There are no exceptions to the certification.



References

  1. CDC. Update to CDC’s Sexually Transmitted Diseases Treatment Guidelines, 2010: Oral Cephalosporins No Longer a Recommended Treatment for Gonococcal Infections. MMWR 2012;61(31):590-594.

  2. CDC 2011 Sexually Transmitted Disease Surveillance, Available at: http://www.cdc.gov/std/stats11/default.htm

  3. GISP Profiles, 2011, Available at http://www.cdc.gov/std/gisp2011/default.htm

  4. CDC 2011 Sexually Transmitted Disease Surveillance, Available at http://www.cdc.gov/std/stats10/default.htm

  5. GISP Profiles, 2010, Available at http://www.cdc.gov/std/gisp2010/default.htm

  6. CDC. CDC Grand Rounds: The Growing Threat of Multidrug-Resistant Gonorrhea. MMWR 2013;62(06):103-106.

  7. CDC. Neisseria gonorrhoeae with Reduced Susceptibility to Azithromycin --- San Diego County, California, 2009. MMWR 2011;60(18):579-581.

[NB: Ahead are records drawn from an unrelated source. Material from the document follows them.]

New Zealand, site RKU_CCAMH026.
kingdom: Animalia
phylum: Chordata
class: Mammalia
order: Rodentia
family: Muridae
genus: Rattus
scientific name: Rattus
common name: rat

  8. CDC. Cephalosporin Susceptibility Among Neisseria gonorrhoeae Isolates --- United States, 2000-2010. MMWR 2011;60(26):873-877.

  9. Kirkcaldy RD, Zaidi A, Hook EW III, et al. Neisseria gonorrhoeae Antimicrobial Resistance Among Men Who Have Sex With Men and Men Who Have Sex Exclusively With Women: The Gonococcal Isolate Surveillance Project, 2005–2010. Annals Intern Med 2013;158(5):321-8.

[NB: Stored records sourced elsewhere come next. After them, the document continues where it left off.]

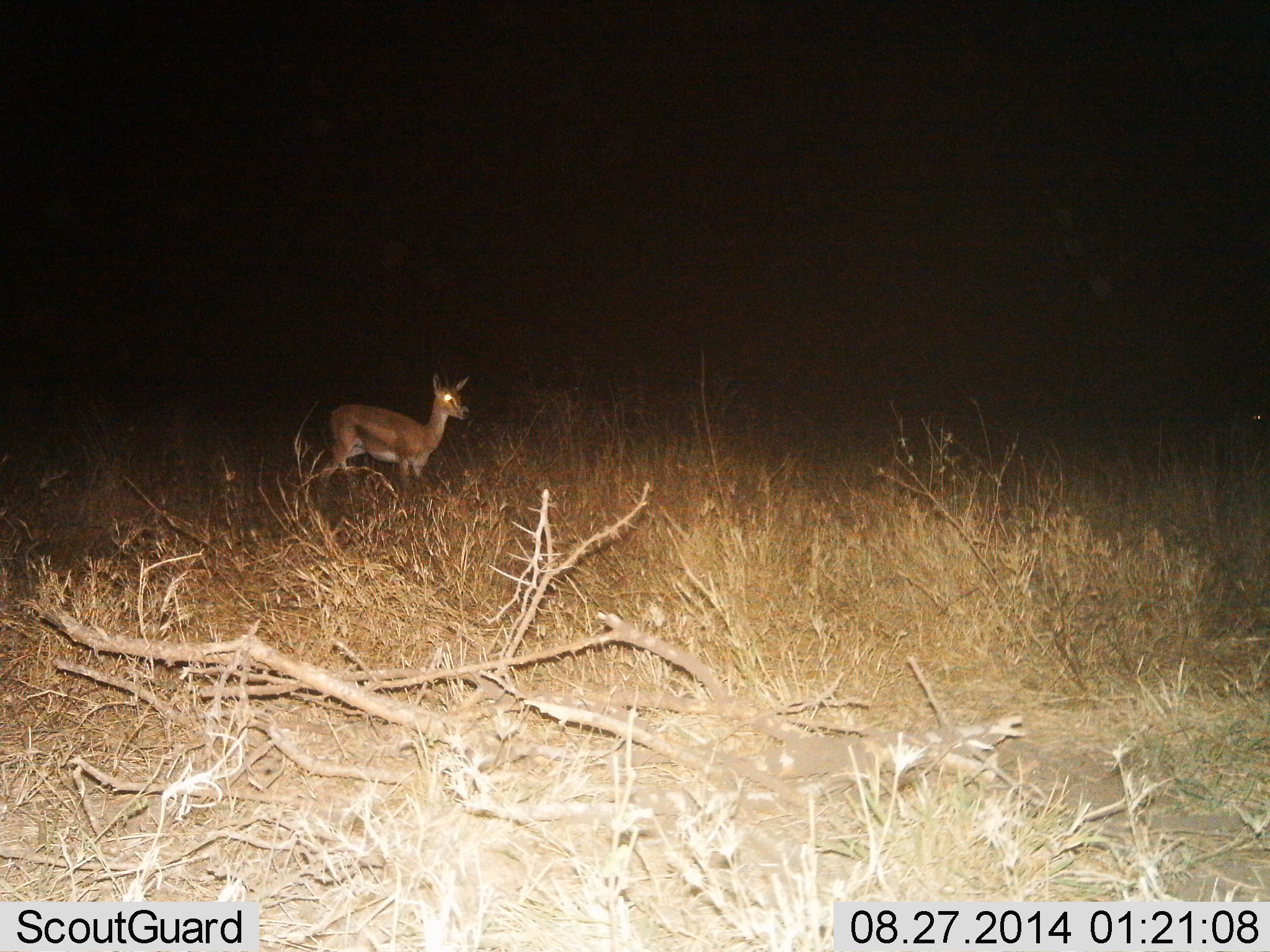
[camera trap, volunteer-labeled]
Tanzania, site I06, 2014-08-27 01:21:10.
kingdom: Animalia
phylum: Chordata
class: Mammalia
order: Artiodactyla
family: Bovidae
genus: Eudorcas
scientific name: Eudorcas thomsonii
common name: thomson's gazelle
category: gazellethomsons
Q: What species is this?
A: Gazellethomsons (thomson's gazelle) (Eudorcas thomsonii).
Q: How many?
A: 1.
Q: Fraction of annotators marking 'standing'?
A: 90%.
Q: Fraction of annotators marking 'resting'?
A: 0%.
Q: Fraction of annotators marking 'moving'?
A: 10%.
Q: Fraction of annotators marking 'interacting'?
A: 0%.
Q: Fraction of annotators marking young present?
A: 0%.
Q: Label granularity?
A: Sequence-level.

  10. Kirkcaldy RD, Bolan GA, Wasserheit JN. Cephalosporin-Resistant Gonorrhea in North America. JAMA 2013;309(2):185-187.

  11. Soge OO, Harger D, Schafer S, et al. Emergence of increased azithromycin resistance during unsuccessful treatment of Neisseria gonorrhoeae infection with azithromycin (Portland, OR, 2011. Sex Transm Dis 2012;39(11):877-879.

  12. Bolan GA, Sparling PF, and Wasserheit JN. The Emerging Threat of Untreatable Gonococcal Infection. New Engl J Med 2012;36(6):485-487.

  13. Satterwhite CL, Torrone E, Meites E, et al. Sexually transmitted infections among US women and men: prevalence and incidence estimates, 2008. Sex Transm Dis 2013;40(3):187-93.

  14. CDC. Update to CDC's Sexually Transmitted Diseases Treatment Guidelines, 2006: Fluoroquinolones No Longer Recommended for Treatment of Gonococcal Infections. MMWR. April 13, 2007/56(14); 332-336.

  15. Dowell D, Tian H, Stover JA, et al. Changes in fluoroquinolone use for gonorrhea following publication of revised treatment guidelines. Am J Public Health 2012;102(1):148-55.